Consegna
Scrivi il seguito della recensione al libro di Enrico Pagano sull'aborto, partendo subito dopo l'ultima frase riportata.

Testo
§

Dagli amici di Campari & de Maistre.
Un libro da leggere tutto.
"l'aborto - si sottolinea nel testo - non è uno dei tanti drammi della nostra epoca come la guerra, la povertà, la droga o la nevrosi dilagante. La pratica abortiva è senza dubbio la madre di tutti i problemi da cui scaturisce per germinazione una sorta di orribile corteo funebre".
Luigi C.
16-11-23, Marco Sambruna
Enrico Pagano già autore di libri sul tema dell’aborto e aspetti correlati in quest’ultimo meritevole testo dimostra soprattutto una cosa: ha le idee estremamente chiare riguardo la percezione di un problema. In altri termini è un autore lucido che con spirito analitico simile a quello di un entomologo seziona la questione della tutela della vita nascente senza sconti. Egli mette in pratica il precetto evangelico in cui Cristo invita ad usare un linguaggio netto: "sia il vostro parlare si, si no, no. Il di più viene dal demonio".
Nei libri di Enrico Pagano e in particolare in quest'ultimo non c'è spazio per la neolingua del politicamente corretto, né per i sofismi e ancor meno per le acrobazie verbali. Il bambino abortito è appunto una vita soppressa non un "grumolo cellulare" o un "prodotto abortivo" o peggio un "rifiuto speciale" come in modo ipocrita risulta scritto sulle etichette applicate agli involucri che contengono i corpicini abortiti.
Questo riguardo il linguaggio adottato.
Circa la metodologia Il libro a mio avviso presenta tre elementi di notevole originalità.

§

Materiale
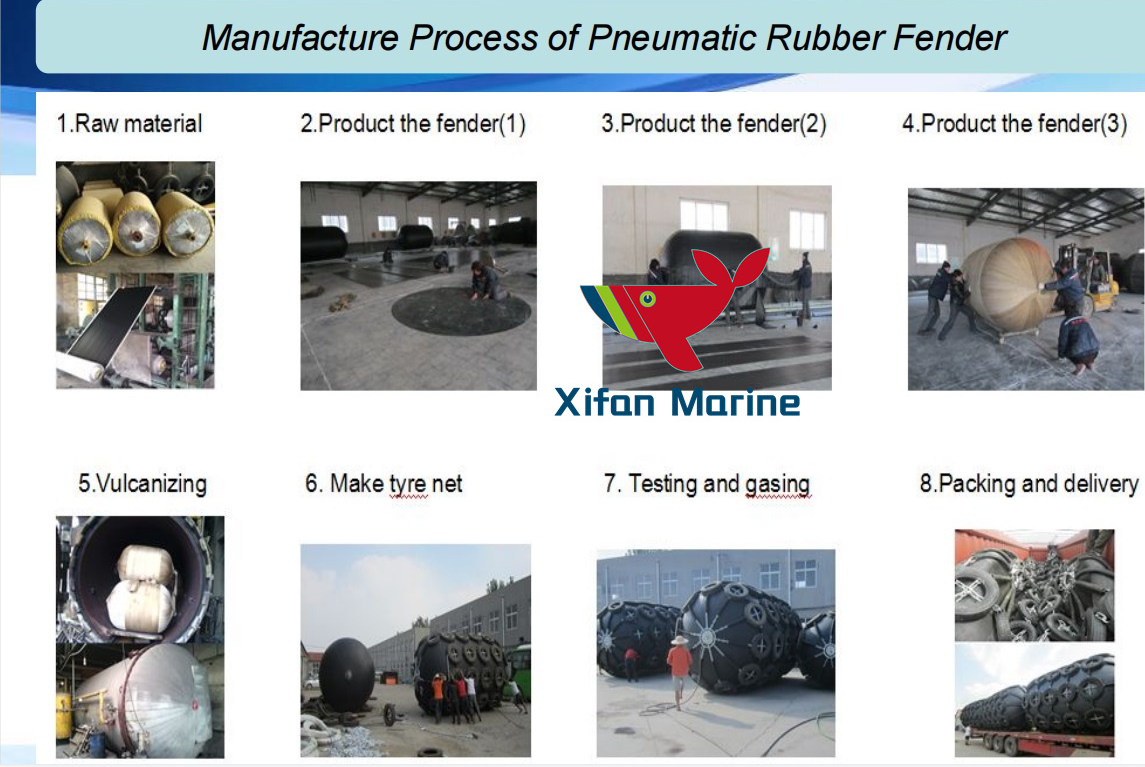 Manufacture Process of Pneumatic Rubber Fender

1.Raw material

2.Product the fender(1)

3.Product the fender(2)

4.Product the fender(3)

Xifan Marine

5.Vulcanizing

6. Make tyre net

7. Testing and gasing

8.Packing and delivery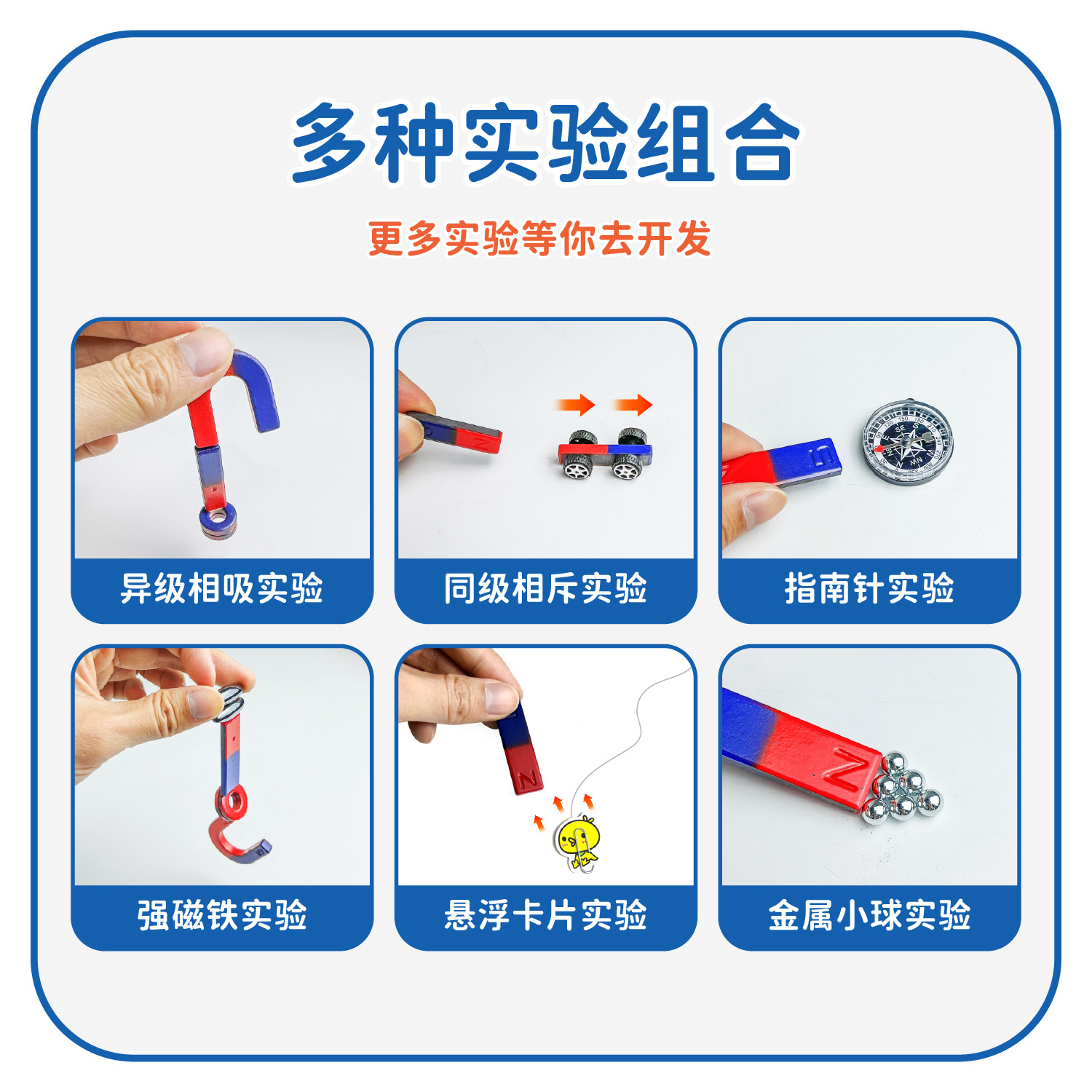 多种实验组合

更多实验等你去开发

异级相吸实验

同级相斥实验

指南针实验

强磁铁实验

悬浮卡片实验

金属小球实验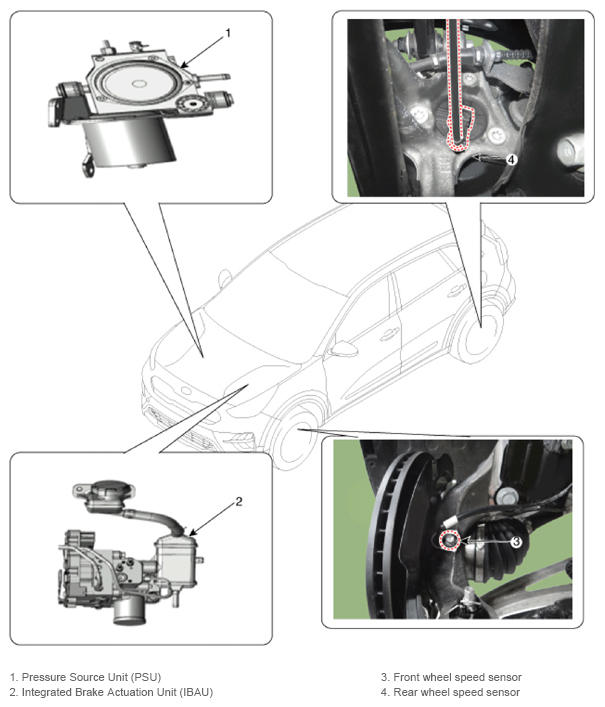 1

4

2

3

1. Pressure Source Unit (PSU)
2. Integrated Brake Actuation Unit (IBAU)

3. Front wheel speed sensor
4. Rear wheel speed sensor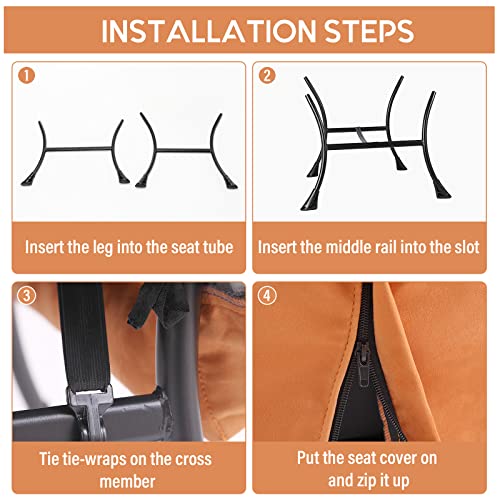 INSTALLATION STEPS

1

Insert the leg into the seat tube

2

Insert the middle rail into the slot

3

Tie tie-wraps on the cross member

4

Put the seat cover on and zip it up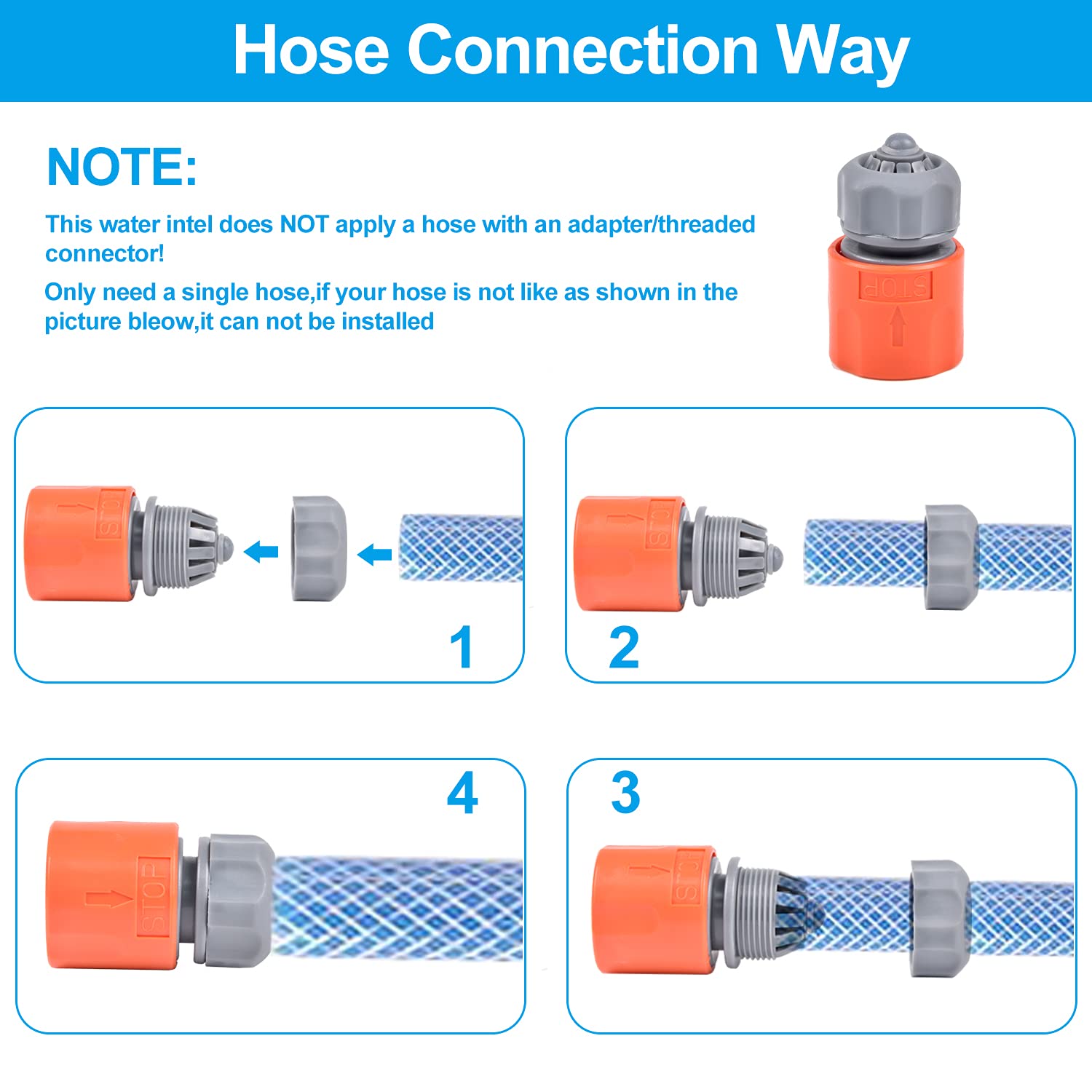 Hose Connection Way

NOTE:

This water intel does NOT apply a hose with an adapter/threaded connector!

Only need a single hose,if your hose is not like as shown in the picture bleow,it can not be installed

STOP

STOP

1

STOP

2

4

STOP

3

STOP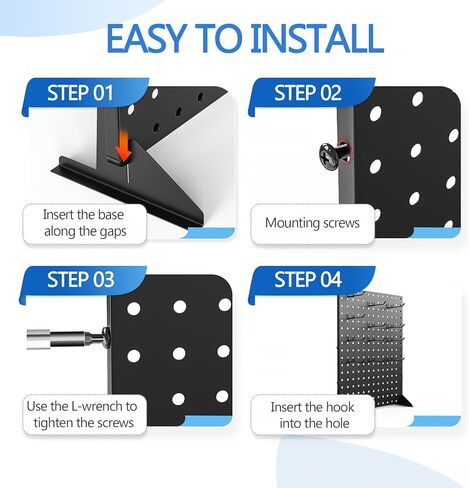 EASY TO INSTALL

STEP 01

Insert the base along the gaps

STEP 02

Mounting screws

STEP 03

Use the L-wrench to tighten the screws

STEP 04

Insert the hook into the hole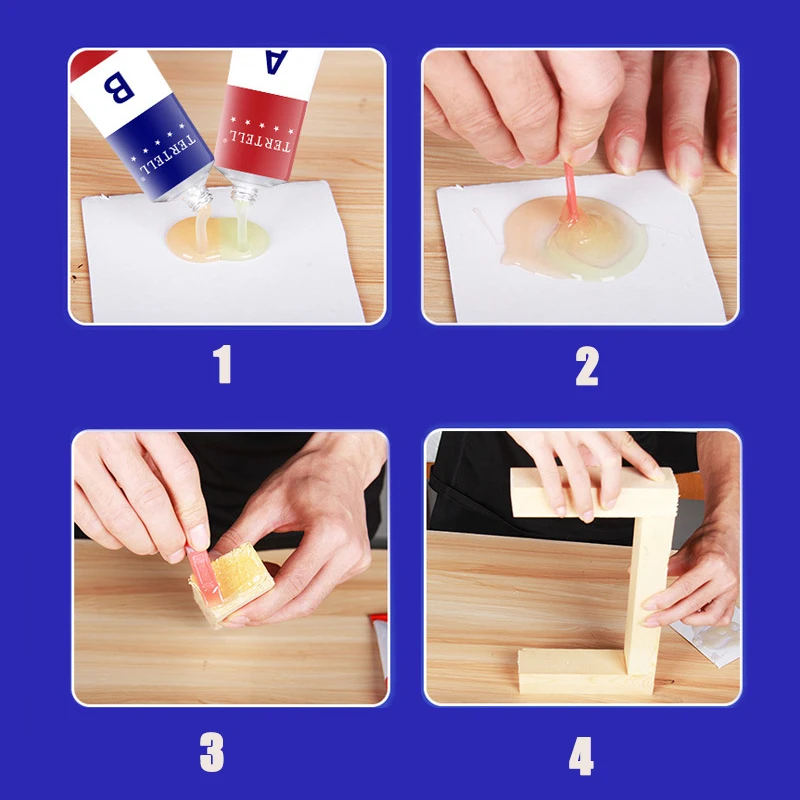 B
TERTELL
A
TERTELL
1
2
3
4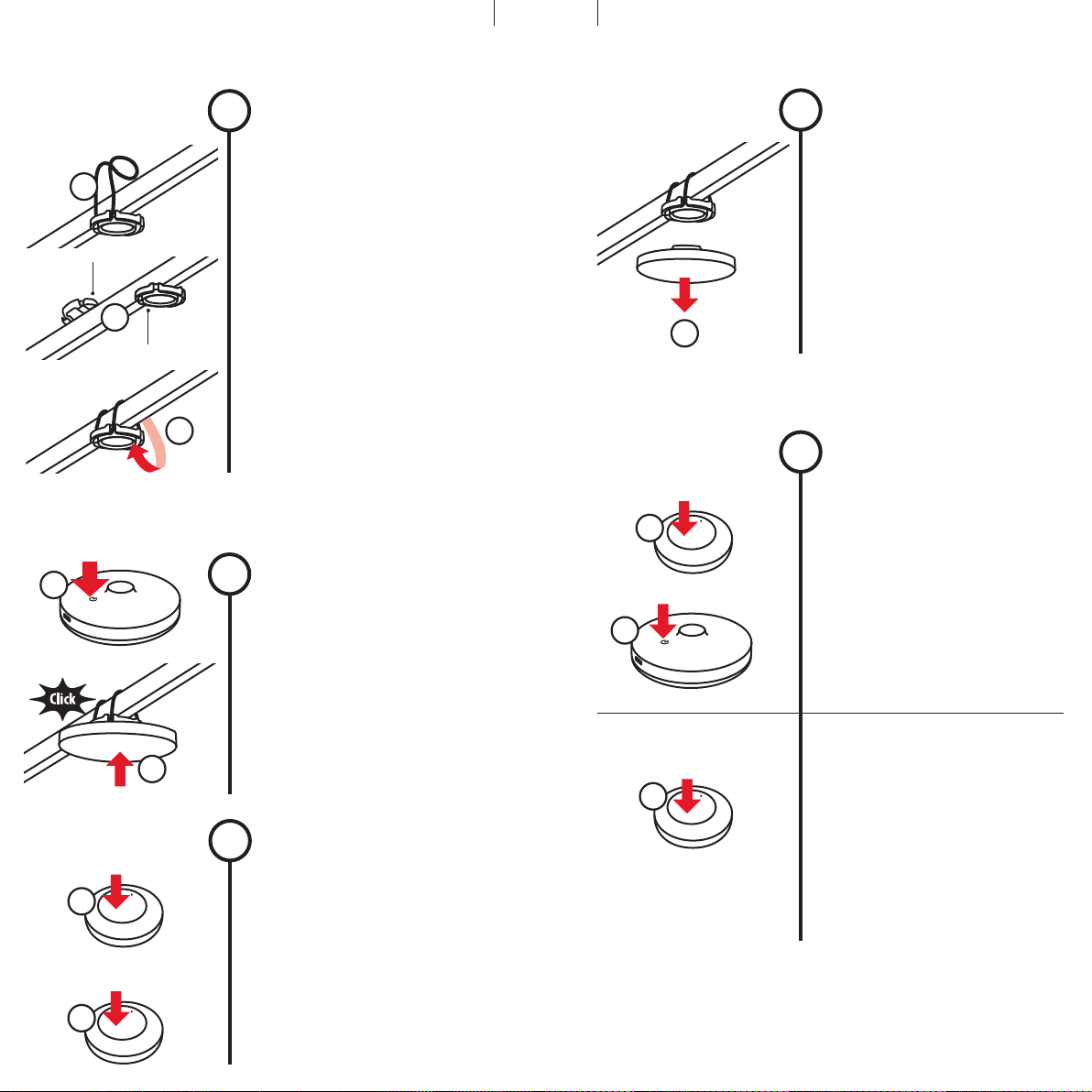 Click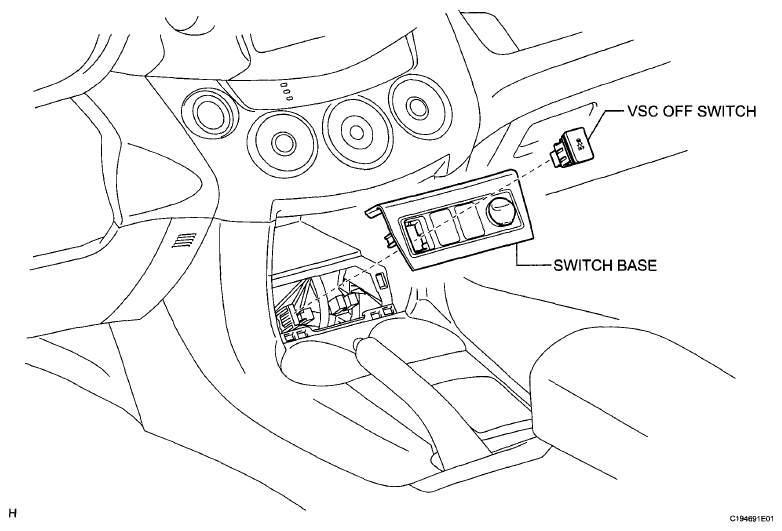 VSC OFF SWITCH

SWITCH BASE

H

C194691E01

§

Risposta
In primo luogo l'organizzazione del testo è stato suddiviso per lettere alfabetiche come fosse un dizionario. Ogni singolo elemento è focalizzato in un breve capitolo all' interno del quale viene illuminato in un focus di grande precisione e accurata disamina. Trovo che sia un modo efficacissimo di rappresentare il problema in tutta la sua gravità. Inoltre ne risultano proposizioni estremamente incise, direi epigrammatiche tali da imprimersi in modo lapidario nelle mente del lettore.
Quanti saggi abbiamo letto al cui termine non ricordiamo un concetto? Non è il caso di questo libro, qui ogni singolo lemma è scolpito in modo indelebile.
Secondo pregio del libro: l'Autore da spazio a una pluralità di voci di varia provenienza.
Questo significa che il libro si rivolge a tutti senza distinzioni confessionali o ideologiche. Nel vasto florilegio di opinioni a favore della vita nascente troverete in maniera sorprendente voci sia di credenti come lo stesso Enrico Pagano come di atei o agnostici. Questo è un aspetto importante perché testimonia di come il dramma abortivo sia percepito appunto come tale non perché lo prescrive una determinata religione o in osservanza a un dogma, ma perché ripugna profondamente alla natura umana. Esiste dunque una sorta di "metafisica della percezione" inscritta nel cuore degli uomini indipendente dalle appartenenze culturali. Siamo di fronte dunque a una legge universale che nessun diritto positivo potrà cancellare: la vita è sacra.
Terzo pregio del libro: l'aborto - si sottolinea nel testo - non è uno dei tanti drammi della nostra epoca come la guerra, la povertà, la droga o la nevrosi dilagante. La pratica abortiva è senza dubbio la madre di tutti i problemi da cui scaturisce per germinazione una sorta di orribile corteo funebre.
È chiaro infatti che nel momento in cui si propaganda e si sdogana la possibilità di sopprimere i più deboli e indifesi - giacché nulla è più indifesi di un nascituro - automaticamente si spiana la strada ad altre aberrazioni.
In altri termini l'aborto ha fatto da battistrada a tutta una serie di pratiche susseguenti: minate le fondamenta tutto l'edificio vacilla e anzi minaccia di crollare. Non per caso dopo la legislazione sull'aborto abbiamo assistito sgomenti allo sdoganamento dell'eutanasia, del suicidio assistito per categorie sempre più ampie fino a includere nei possibili fruitori perfino chi soffre di depressione o gli homeless come pare stia accadendo in Canada. Di più: a colmare questo abisso tenebroso si comincia già a parlare di "omicidio legale" ossia la possibilità di farsi uccidere da qualcuno disposto ad assumere il ruolo di omicida.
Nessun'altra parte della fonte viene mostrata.